Monsieur le président, monsieur le ministre, mes chers collègues, c’est en buvant un verre d’eau que René Dumont, candidat écologiste à l’élection présidentielle, avait ouvert, en 1974, sa campagne électorale à la télévision, en déclarant que l’eau serait à l’avenir un problème fondamental pour la planète. Par ce geste, que je fais à mon tour (L’orateur boit un verre d’eau),…
M. le président. A votre santé ! (Sourires.)
M. Jean Desessard. … je veux rendre hommage à ce fondateur de l’écologie politique et saluer la justesse et la pertinence de ses propos visionnaires. Trente ans plus tard, en 2004, l’Organisation mondiale de la santé s’est livrée à un triste constat : dans le monde, un milliard de personnes n’ont pas accès à une source d’eau potable et 2,6 milliards de personnes ne disposent pas d’installations sanitaires convenables. En 1998, les maladies d’origine hydrique ont tué 3,4 millions de personnes, majoritairement des enfants.

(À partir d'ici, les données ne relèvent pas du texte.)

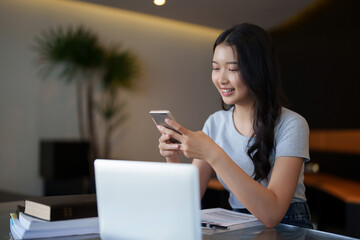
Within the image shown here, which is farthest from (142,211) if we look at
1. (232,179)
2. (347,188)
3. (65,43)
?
(65,43)

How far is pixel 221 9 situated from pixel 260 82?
4069 millimetres

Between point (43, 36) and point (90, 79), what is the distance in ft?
2.39

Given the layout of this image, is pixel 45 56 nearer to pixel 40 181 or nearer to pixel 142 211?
pixel 40 181

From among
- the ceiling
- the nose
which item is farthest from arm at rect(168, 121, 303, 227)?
the ceiling

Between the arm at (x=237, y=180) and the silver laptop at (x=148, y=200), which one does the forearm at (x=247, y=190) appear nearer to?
the arm at (x=237, y=180)

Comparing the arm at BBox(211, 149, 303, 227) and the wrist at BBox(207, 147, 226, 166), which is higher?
the wrist at BBox(207, 147, 226, 166)

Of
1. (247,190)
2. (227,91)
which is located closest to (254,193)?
(247,190)

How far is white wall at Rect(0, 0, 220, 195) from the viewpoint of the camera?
4758mm

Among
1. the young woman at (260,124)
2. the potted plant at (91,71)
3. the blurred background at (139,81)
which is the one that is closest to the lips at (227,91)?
the young woman at (260,124)

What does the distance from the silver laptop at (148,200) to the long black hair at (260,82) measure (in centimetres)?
87

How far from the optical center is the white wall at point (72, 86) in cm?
476

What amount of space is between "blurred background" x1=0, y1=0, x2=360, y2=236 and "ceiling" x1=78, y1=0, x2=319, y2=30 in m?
0.01

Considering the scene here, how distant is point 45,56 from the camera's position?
16.0 feet

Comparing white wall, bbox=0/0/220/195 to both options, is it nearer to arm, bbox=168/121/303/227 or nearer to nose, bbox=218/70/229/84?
nose, bbox=218/70/229/84
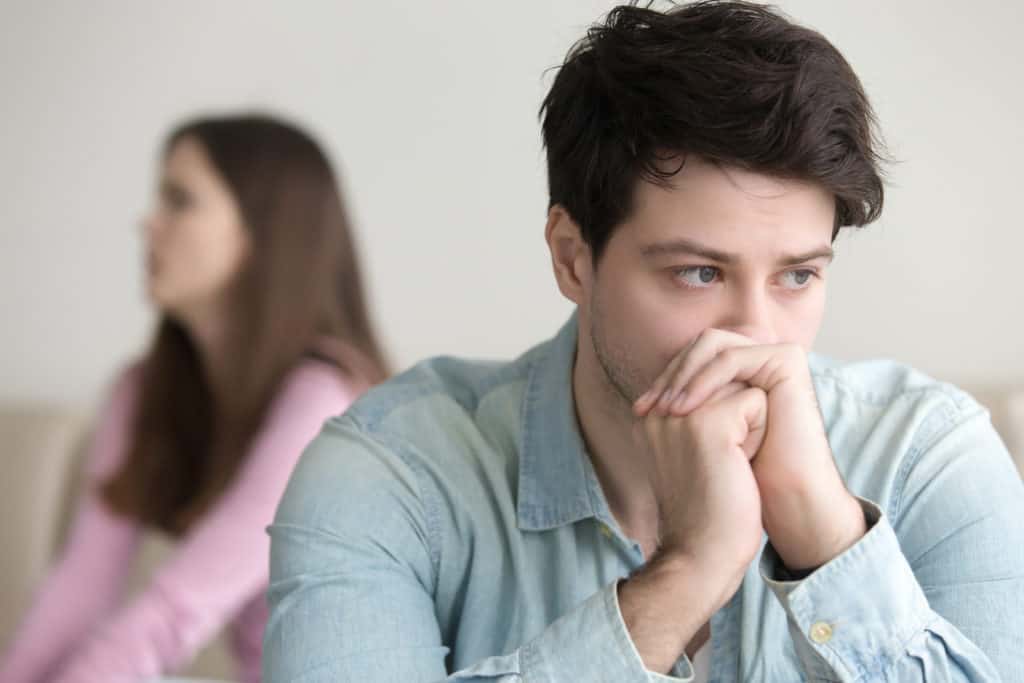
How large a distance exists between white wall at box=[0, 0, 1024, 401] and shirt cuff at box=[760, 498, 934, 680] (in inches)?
49.6

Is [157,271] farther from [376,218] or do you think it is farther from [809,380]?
[809,380]

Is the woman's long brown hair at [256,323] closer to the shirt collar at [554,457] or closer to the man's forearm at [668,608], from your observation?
the shirt collar at [554,457]

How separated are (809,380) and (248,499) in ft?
3.65

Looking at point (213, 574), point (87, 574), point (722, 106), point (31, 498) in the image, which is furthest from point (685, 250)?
point (31, 498)

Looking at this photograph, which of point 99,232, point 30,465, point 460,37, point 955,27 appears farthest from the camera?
point 99,232

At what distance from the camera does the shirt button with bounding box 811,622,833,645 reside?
40.6 inches

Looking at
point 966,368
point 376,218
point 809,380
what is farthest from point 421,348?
point 809,380

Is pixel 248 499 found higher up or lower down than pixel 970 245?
lower down

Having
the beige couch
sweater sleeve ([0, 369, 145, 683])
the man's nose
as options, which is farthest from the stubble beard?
the beige couch

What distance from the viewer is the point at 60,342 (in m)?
3.02

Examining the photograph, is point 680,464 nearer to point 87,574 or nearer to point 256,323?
point 256,323

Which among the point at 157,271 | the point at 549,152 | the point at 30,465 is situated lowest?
the point at 30,465

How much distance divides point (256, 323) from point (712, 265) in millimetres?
1208

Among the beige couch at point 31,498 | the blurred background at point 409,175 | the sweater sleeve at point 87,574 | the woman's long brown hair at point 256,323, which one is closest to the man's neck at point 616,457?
the blurred background at point 409,175
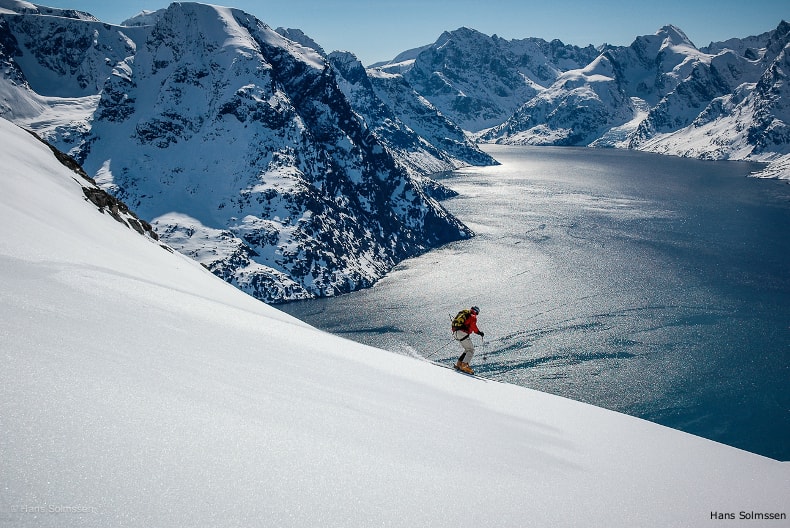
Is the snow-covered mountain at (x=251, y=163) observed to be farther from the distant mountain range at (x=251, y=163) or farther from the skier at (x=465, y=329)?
the skier at (x=465, y=329)

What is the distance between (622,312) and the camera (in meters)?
87.6

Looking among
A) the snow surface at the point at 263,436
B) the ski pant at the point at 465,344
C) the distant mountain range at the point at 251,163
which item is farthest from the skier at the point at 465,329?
the distant mountain range at the point at 251,163

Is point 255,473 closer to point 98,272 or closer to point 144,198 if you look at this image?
point 98,272

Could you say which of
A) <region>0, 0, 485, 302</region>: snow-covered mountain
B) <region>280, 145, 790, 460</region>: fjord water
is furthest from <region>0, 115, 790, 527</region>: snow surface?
<region>0, 0, 485, 302</region>: snow-covered mountain

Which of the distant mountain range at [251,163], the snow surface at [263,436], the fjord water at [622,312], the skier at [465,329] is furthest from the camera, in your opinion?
the distant mountain range at [251,163]

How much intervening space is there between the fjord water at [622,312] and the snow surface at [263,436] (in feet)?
178

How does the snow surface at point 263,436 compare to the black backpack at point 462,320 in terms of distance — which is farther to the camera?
the black backpack at point 462,320

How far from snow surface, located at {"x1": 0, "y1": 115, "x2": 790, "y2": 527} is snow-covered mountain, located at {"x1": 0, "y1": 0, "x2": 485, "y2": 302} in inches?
3832

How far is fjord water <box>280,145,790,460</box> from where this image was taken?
61906mm

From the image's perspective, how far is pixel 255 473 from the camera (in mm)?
5508

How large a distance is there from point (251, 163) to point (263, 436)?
13283 centimetres

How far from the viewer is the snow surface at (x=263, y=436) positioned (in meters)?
4.70

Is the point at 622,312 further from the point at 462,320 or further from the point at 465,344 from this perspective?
the point at 462,320

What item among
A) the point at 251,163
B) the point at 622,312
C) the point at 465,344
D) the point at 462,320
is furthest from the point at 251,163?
the point at 465,344
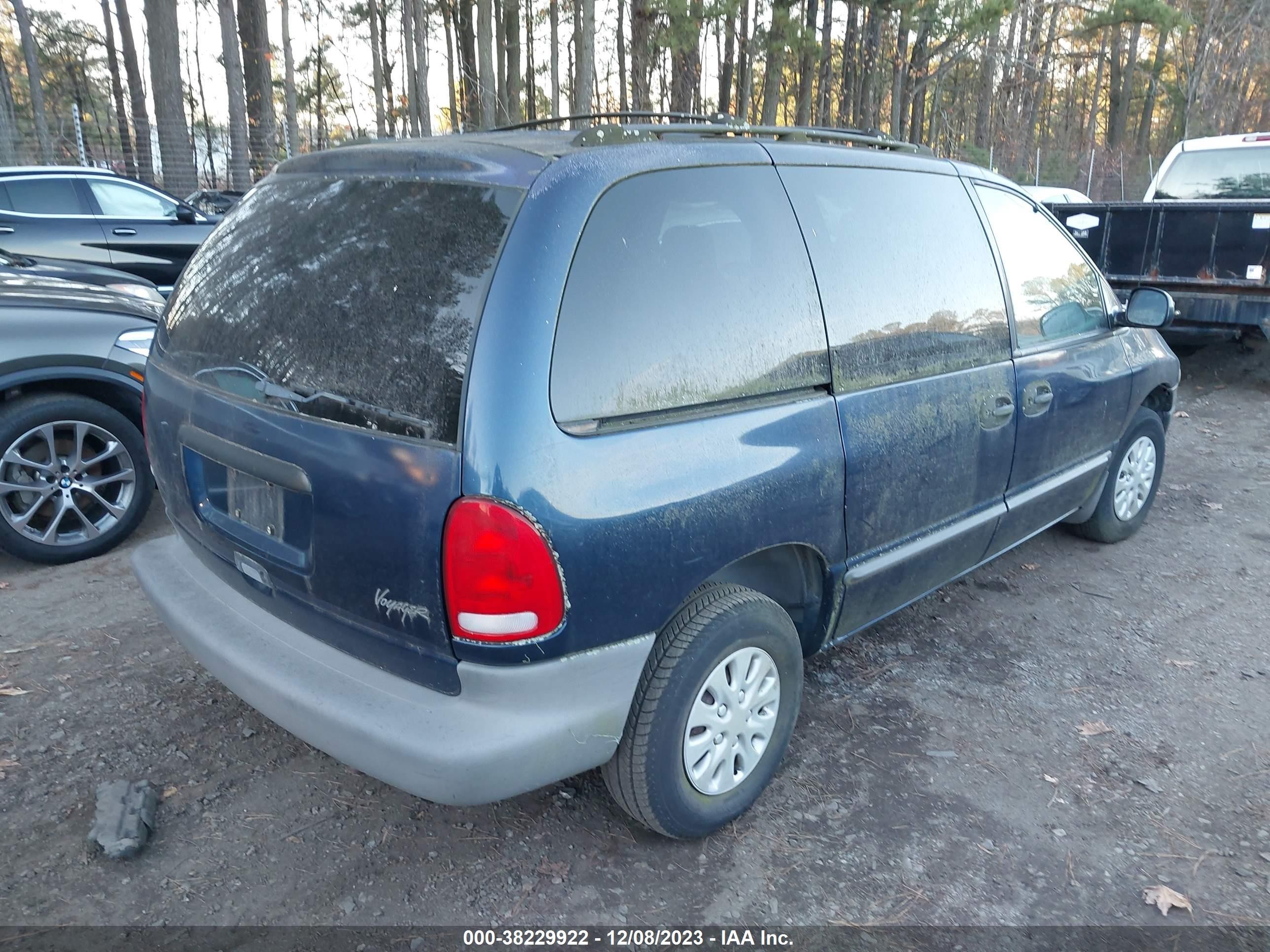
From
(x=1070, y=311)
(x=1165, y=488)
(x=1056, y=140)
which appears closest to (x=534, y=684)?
(x=1070, y=311)

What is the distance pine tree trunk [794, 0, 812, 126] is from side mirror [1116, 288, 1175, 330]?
65.2 ft

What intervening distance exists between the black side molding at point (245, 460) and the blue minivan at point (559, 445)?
12 mm

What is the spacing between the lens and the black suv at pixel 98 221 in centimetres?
938

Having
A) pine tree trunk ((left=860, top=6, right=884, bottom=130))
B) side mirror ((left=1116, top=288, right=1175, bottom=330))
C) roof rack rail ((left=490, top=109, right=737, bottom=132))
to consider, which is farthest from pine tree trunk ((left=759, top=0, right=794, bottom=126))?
roof rack rail ((left=490, top=109, right=737, bottom=132))

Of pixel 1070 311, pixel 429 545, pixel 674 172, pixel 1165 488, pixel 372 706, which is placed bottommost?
pixel 1165 488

Au problème de la pollution de l’eau s’ajoute l’enjeu crucial de la ressource. En 2000, ce sont 450 millions de personnes, dans vingt-neuf pays situés principalement en Afrique et au Moyen-Orient, qui ont souffert de pénuries chroniques d’eau. D’ici à 2050, si les taux actuels de consommation, de croissance démographique et de développement se maintiennent, ces pénuries toucheront environ les deux tiers de la population mondiale.
En France, la situation des ressources en eau, nous le reconnaissons tous, est tout aussi préoccupante et assez peu réjouissante.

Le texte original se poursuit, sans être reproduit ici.